--- Work to be completed ---
In the text on performance obligations below, which model does management use to measure progress toward satisfying the filgotinib amendment obligation?

--- Reading passage ---

____

Performance obligation: License on GLPG1690
  • The transaction price allocated to this performance obligation reflects our assessment of the stand-alone selling price of this performance obligation and was valued based on a discounted cash flow approach including, amongst others, assumptions on the estimated market share and size, peak sales and probability of success.
  • After granting the license for GLPG1690, we will share Phase 3 costs equally with Gilead. We consider this part of the contract as a collaboration between us and Gilead which is not in scope of IFRS 15.
Performance obligation: Filgotinib amendment
  • Revenues are recognized over time through satisfaction of the performance obligation. Management determined the "cost-to-cost" input model, previously applied, remains appropriate, considering the new joint predetermined cost level, to measure the progress of the satisfaction of this performance obligation. The predetermined level of costs has increased and as a result, the percentage of completion has decreased leading to the recognition in revenue of a negative cumulative catch-up in the third quarter of 2019.
Performance obligation: Access rights to the drug discovery platform, option rights and R&D activities
  • Management determined that Gilead's right to opt-in on drug discovery platform programs at the end of Phase 2 (including GLPG1972), to obtain co-exclusive development and commercialisation rights for the optioned program outside Europe, did not represent a material right as the amounts payable to exercise such rights are estimated to represent fair value when comparing the terms of the contract to previous contracts concluded at arm's length. Therefore none of the upfront payment was allocated to such rights.

____

--- Collected material ---
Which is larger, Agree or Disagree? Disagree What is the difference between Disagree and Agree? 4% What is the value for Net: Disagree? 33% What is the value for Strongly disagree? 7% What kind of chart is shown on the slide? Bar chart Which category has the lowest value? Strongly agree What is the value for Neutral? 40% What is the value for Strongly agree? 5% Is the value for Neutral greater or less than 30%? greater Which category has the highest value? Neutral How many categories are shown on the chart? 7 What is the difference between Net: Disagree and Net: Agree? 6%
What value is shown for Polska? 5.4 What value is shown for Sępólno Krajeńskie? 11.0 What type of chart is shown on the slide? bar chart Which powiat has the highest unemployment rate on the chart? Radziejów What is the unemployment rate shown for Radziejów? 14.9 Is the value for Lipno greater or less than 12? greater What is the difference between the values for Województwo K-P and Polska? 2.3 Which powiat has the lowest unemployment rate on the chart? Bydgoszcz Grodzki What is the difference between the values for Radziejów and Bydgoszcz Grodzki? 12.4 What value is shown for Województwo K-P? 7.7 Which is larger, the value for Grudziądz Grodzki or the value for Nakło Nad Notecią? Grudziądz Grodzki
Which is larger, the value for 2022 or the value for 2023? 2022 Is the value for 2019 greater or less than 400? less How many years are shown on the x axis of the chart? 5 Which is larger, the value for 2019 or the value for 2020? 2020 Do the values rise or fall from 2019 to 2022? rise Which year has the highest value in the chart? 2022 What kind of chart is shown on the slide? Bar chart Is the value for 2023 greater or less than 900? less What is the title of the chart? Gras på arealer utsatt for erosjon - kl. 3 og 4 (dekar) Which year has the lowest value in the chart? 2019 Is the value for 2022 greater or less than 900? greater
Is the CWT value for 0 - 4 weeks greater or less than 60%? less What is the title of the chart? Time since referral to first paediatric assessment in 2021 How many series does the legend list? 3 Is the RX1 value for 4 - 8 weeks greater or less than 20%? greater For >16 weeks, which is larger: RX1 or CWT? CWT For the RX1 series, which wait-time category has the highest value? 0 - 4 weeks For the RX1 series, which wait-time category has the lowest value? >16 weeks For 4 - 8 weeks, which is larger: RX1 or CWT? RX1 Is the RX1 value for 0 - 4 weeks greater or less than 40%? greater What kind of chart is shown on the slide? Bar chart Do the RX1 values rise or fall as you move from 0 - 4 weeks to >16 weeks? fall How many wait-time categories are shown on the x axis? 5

____

--- Result ---
The "cost-to-cost" input model.